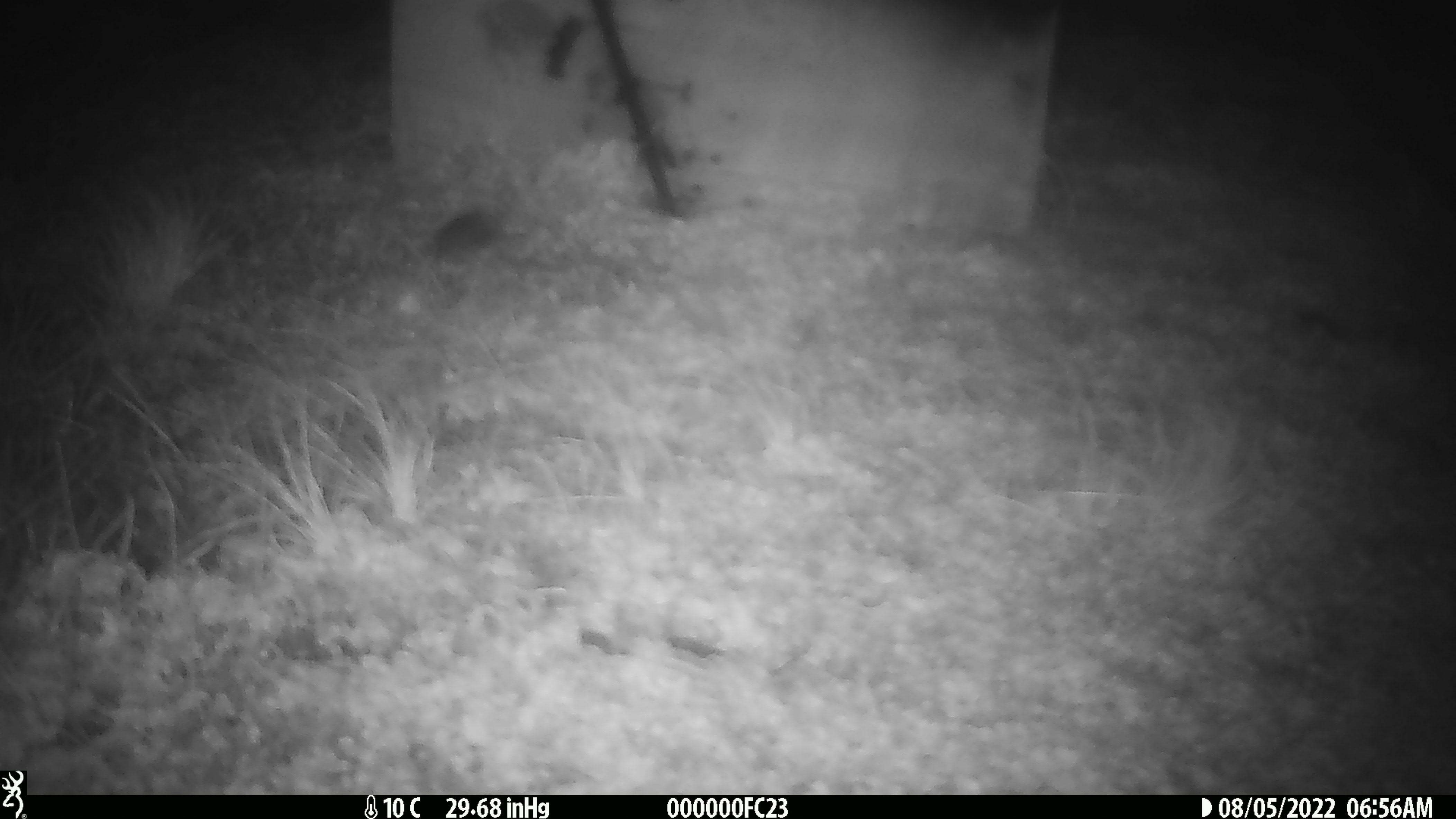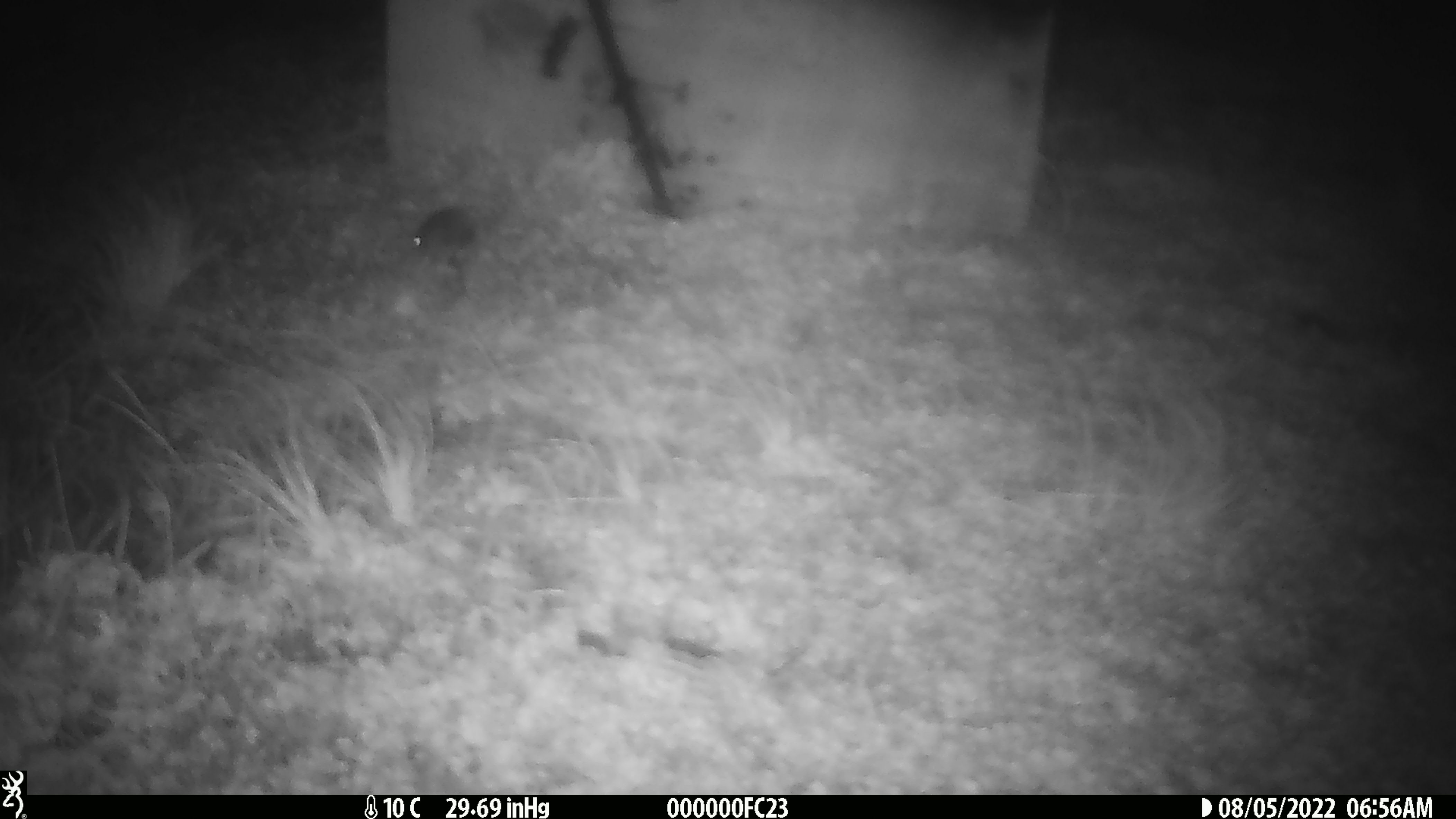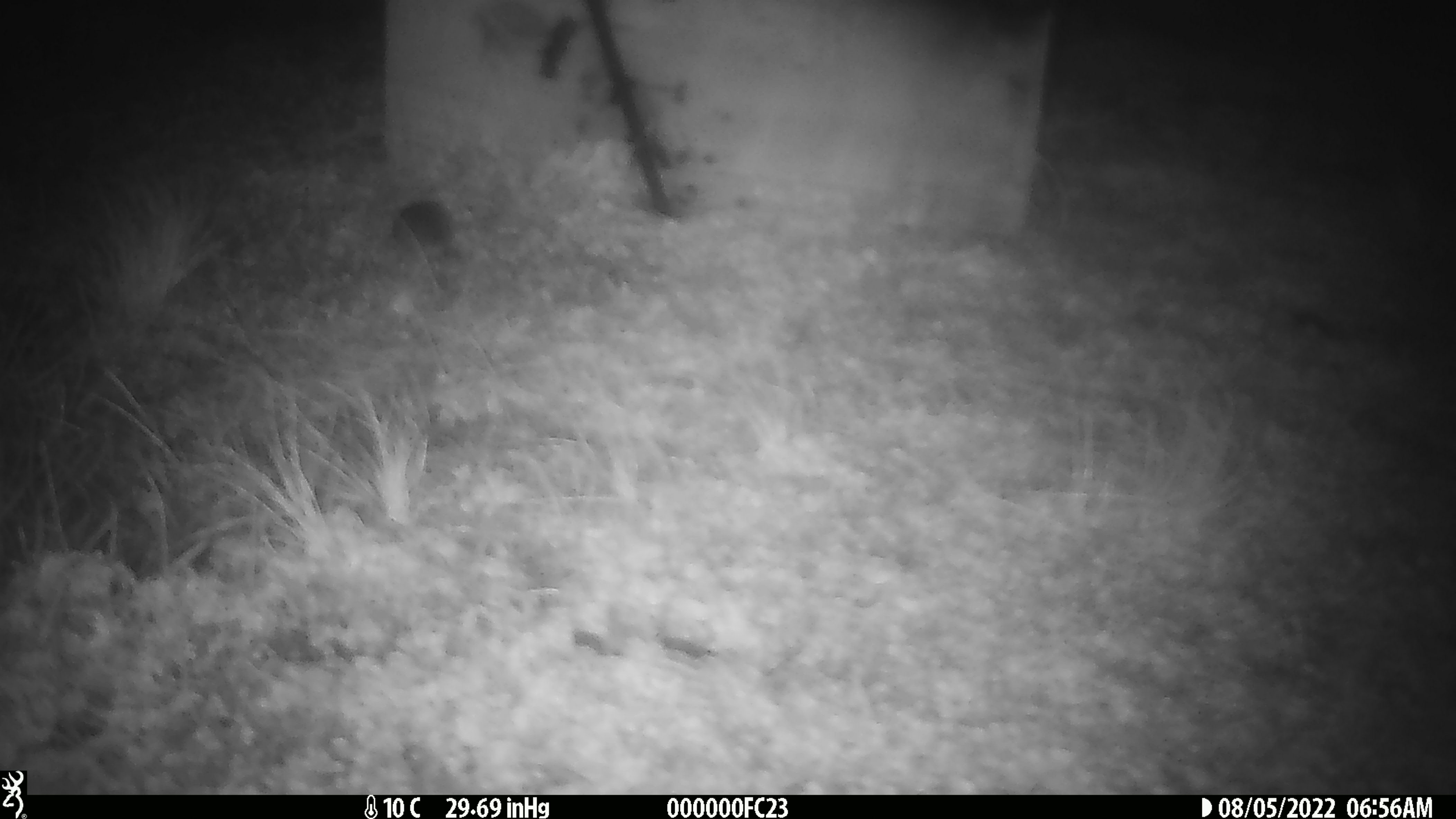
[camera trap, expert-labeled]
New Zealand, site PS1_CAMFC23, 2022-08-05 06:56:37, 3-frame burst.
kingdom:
..........
Reproduce every line above exactly, pictures excluded.

[camera trap, expert-labeled]
New Zealand, site PS1_CAMFC23, 2022-08-05 06:56:37, 3-frame burst.
kingdom:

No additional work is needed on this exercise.